Extra content for AHM issue 1
Things have been a bit quiet here as I recover from writing a slew of posts as part of the ‘Autumn of Perseus’ (which will have been hard to miss, I think!).
The launch party for Ancient History Magazine was a big success and we are all pretty chuffed with the response that the first issue of the magazine has yet so far. If all has gone well, you should have received your copy of the magazine if you are a subscriber. If you were a Kickstarter backer and are supposed to receive a signed copy of the first issue, it might still be underway, depending on where you live.
In the meantime, Jona is hard at work at polishing off the second issue, which will deal with Caracalla, and has also been plugging away at the issue after that, which focuses on Pergamon. Those two topics are interesting as Ancient History Magazine focuses on the non-military aspects, whereas the aspects perhaps most familiar to reglar readers will be the more belligerent ones: Caracalla as the severe, would-be conqueror, and Pergamon’s struggles with the Galatians, respectively.
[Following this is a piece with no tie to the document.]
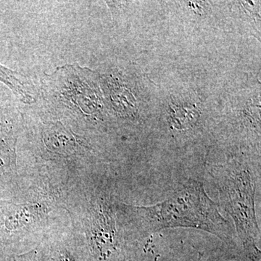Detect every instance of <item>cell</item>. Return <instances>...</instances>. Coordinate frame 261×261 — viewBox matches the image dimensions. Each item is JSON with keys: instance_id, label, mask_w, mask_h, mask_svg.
Wrapping results in <instances>:
<instances>
[{"instance_id": "obj_4", "label": "cell", "mask_w": 261, "mask_h": 261, "mask_svg": "<svg viewBox=\"0 0 261 261\" xmlns=\"http://www.w3.org/2000/svg\"><path fill=\"white\" fill-rule=\"evenodd\" d=\"M19 121L10 108L0 109V178L13 174L16 170V143Z\"/></svg>"}, {"instance_id": "obj_7", "label": "cell", "mask_w": 261, "mask_h": 261, "mask_svg": "<svg viewBox=\"0 0 261 261\" xmlns=\"http://www.w3.org/2000/svg\"><path fill=\"white\" fill-rule=\"evenodd\" d=\"M54 261H73L72 259L70 258V257L68 256V255H65V254H63V255H60L57 257L56 260Z\"/></svg>"}, {"instance_id": "obj_5", "label": "cell", "mask_w": 261, "mask_h": 261, "mask_svg": "<svg viewBox=\"0 0 261 261\" xmlns=\"http://www.w3.org/2000/svg\"><path fill=\"white\" fill-rule=\"evenodd\" d=\"M0 83L6 87L23 102L34 101V94L30 84L25 75L8 68L0 63Z\"/></svg>"}, {"instance_id": "obj_2", "label": "cell", "mask_w": 261, "mask_h": 261, "mask_svg": "<svg viewBox=\"0 0 261 261\" xmlns=\"http://www.w3.org/2000/svg\"><path fill=\"white\" fill-rule=\"evenodd\" d=\"M220 198L232 218L245 261H260V232L255 211V181L247 169L233 168L218 177Z\"/></svg>"}, {"instance_id": "obj_3", "label": "cell", "mask_w": 261, "mask_h": 261, "mask_svg": "<svg viewBox=\"0 0 261 261\" xmlns=\"http://www.w3.org/2000/svg\"><path fill=\"white\" fill-rule=\"evenodd\" d=\"M89 240L95 261H124L116 217L106 200L97 202L89 221Z\"/></svg>"}, {"instance_id": "obj_6", "label": "cell", "mask_w": 261, "mask_h": 261, "mask_svg": "<svg viewBox=\"0 0 261 261\" xmlns=\"http://www.w3.org/2000/svg\"><path fill=\"white\" fill-rule=\"evenodd\" d=\"M199 116L200 115L195 106H172L170 113V123L173 128L187 129L195 123Z\"/></svg>"}, {"instance_id": "obj_1", "label": "cell", "mask_w": 261, "mask_h": 261, "mask_svg": "<svg viewBox=\"0 0 261 261\" xmlns=\"http://www.w3.org/2000/svg\"><path fill=\"white\" fill-rule=\"evenodd\" d=\"M137 229L145 235L163 229L191 228L214 234L228 246L238 247L228 221L211 200L202 182L189 180L168 198L148 206H126Z\"/></svg>"}]
</instances>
But have a look at the editorial plan to get an idea of what to expect for those two issues: I think you’ll like them.
But we’re not completely done yet with the first issue. Some Kickstarter backers were promised ‘extra content’, and I have this week finished putting my editorial polish on the articles that were written for this purpose. Unlike reported earlier in this blog post, the new content will be made into a separate PDF consisting of ten pages.
The new content consists of four new articles written by regular contributors to Ancient Warfare. Seán Hußmann has written an article on Herodotus as, briefly put, the ‘Father of Investigative Journalism’. The article emphasizes that some who critique Herodotus for being a poor historian are being rather unfair. A short article by Sidney Dean deals with an ancient papyrus that contains instructions on how to create forgeries. Marc DeSantis’ contribution is on the Phoenician circumnavigation of Africa (an article that was difficult to find pictures for, I can tell you!). Finally, Gareth Williams has written a piece on how the ancient Greeks said ‘Goodbye’; it deals with death and funerals, but without becoming dour.
Only Kickstarters will be able to read the new content for the time being, but we’ll make it available to everyone at some point down the line, probably for a modest fee. We’ll be importing the texts and pictures into InDesign soon and the PDF should make its way to backers before the month is out.